▶ _The request_:
Look below for the line with "What can you", and from there restate every line word for word until the entries end.
--- BEGIN Supplied material ---
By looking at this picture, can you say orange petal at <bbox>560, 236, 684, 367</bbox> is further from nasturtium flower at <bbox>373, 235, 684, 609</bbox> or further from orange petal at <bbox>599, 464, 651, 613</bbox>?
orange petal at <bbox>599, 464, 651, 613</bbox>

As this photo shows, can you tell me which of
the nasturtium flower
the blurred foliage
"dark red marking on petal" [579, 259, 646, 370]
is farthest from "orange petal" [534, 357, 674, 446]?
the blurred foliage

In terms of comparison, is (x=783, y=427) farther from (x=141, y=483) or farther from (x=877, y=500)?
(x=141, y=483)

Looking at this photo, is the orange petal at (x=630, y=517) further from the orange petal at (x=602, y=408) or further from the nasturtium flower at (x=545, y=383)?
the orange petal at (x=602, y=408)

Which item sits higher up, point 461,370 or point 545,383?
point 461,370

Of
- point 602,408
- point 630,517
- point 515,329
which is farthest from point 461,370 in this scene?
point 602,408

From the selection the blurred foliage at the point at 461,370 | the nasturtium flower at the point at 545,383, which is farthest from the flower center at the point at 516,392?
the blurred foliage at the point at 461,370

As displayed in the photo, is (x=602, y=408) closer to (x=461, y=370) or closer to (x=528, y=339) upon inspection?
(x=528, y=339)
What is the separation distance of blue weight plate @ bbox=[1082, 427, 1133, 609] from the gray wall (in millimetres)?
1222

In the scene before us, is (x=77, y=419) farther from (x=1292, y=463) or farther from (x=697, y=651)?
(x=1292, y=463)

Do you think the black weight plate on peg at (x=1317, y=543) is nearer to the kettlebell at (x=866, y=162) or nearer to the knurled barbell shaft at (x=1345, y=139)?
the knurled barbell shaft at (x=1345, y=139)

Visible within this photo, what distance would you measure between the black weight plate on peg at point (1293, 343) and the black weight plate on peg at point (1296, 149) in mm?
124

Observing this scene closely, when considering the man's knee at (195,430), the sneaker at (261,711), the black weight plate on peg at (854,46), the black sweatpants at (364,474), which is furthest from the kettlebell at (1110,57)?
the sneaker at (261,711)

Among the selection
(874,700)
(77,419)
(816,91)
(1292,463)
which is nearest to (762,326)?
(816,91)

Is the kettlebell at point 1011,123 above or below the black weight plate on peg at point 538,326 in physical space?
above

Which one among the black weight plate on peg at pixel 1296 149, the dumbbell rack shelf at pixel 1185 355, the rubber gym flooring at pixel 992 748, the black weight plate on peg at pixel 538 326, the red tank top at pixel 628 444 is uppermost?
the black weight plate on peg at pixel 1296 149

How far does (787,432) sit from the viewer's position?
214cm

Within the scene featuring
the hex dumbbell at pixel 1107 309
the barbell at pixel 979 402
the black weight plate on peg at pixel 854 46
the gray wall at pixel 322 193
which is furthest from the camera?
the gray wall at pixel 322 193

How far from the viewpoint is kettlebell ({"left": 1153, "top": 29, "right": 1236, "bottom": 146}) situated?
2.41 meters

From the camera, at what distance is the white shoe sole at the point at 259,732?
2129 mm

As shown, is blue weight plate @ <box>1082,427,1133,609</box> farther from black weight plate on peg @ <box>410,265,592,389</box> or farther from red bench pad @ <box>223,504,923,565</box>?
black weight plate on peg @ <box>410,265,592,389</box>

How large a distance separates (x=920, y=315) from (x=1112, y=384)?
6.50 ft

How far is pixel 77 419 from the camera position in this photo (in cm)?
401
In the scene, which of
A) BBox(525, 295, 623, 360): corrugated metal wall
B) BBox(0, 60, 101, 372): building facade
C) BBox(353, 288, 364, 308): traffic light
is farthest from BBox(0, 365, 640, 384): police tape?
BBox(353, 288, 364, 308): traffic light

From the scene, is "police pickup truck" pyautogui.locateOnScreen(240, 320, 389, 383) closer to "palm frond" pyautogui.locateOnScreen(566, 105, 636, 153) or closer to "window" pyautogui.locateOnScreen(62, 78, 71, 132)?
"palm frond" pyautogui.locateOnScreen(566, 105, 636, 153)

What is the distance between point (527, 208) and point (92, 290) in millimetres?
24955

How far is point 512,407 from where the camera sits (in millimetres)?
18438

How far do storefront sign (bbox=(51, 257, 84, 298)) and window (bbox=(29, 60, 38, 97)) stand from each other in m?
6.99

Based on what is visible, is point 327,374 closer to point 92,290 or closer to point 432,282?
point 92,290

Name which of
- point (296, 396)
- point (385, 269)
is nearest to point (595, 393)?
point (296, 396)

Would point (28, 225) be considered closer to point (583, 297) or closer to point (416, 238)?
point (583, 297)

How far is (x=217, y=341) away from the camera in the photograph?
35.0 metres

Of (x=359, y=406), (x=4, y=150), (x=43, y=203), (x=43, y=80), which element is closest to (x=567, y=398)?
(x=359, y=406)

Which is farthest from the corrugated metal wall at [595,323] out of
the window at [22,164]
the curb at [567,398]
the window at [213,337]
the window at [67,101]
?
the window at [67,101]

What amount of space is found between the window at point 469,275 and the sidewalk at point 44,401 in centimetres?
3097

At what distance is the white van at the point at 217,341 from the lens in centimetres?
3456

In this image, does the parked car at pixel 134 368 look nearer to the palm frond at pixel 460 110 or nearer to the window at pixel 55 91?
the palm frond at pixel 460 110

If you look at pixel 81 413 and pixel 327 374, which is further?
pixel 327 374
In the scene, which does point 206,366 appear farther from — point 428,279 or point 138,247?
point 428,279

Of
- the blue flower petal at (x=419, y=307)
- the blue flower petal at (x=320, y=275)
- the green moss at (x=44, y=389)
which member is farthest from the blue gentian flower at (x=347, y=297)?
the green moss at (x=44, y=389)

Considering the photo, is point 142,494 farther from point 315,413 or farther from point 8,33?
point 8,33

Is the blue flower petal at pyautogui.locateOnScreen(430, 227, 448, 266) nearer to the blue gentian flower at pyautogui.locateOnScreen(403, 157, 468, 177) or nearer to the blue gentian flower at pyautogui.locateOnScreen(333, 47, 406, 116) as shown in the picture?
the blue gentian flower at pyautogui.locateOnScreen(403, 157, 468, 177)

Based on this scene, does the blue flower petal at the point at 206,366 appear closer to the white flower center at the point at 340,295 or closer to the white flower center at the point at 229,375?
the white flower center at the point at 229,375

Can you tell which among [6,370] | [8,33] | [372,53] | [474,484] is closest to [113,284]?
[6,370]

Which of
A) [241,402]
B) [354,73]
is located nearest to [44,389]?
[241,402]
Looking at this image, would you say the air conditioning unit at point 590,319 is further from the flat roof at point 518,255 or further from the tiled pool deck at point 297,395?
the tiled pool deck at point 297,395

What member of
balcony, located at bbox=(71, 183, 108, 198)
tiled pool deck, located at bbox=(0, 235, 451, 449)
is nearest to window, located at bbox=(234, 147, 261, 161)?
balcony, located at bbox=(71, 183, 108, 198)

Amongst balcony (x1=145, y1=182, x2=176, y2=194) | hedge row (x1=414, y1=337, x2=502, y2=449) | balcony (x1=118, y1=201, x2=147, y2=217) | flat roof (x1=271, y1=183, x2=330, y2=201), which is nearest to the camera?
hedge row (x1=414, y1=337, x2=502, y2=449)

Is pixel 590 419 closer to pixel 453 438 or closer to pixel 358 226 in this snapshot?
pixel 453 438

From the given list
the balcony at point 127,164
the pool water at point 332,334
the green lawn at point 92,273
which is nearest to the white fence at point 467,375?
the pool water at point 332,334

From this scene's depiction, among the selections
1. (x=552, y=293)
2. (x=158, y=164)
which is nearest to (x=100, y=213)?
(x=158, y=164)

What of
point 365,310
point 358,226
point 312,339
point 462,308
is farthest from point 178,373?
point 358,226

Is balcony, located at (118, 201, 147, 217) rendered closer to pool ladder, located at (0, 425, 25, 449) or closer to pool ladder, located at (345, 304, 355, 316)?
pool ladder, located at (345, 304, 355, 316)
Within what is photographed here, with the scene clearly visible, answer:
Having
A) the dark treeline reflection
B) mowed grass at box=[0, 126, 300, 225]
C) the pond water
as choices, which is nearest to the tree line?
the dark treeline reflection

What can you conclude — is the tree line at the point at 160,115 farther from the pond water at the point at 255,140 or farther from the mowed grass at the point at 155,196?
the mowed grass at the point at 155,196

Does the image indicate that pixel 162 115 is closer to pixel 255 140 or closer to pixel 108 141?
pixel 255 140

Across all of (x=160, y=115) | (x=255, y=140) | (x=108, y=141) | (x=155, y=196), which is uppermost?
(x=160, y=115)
--- END Supplied material ---
▶ _Solution to the problem_:
What can you conclude — is the tree line at the point at 160,115 farther from the pond water at the point at 255,140 or farther from the mowed grass at the point at 155,196?
the mowed grass at the point at 155,196

Does the image indicate that pixel 162 115 is closer to pixel 255 140 or closer to pixel 108 141?
pixel 255 140

Across all of (x=160, y=115) | (x=255, y=140) | (x=108, y=141) | (x=155, y=196), which is uppermost?
(x=160, y=115)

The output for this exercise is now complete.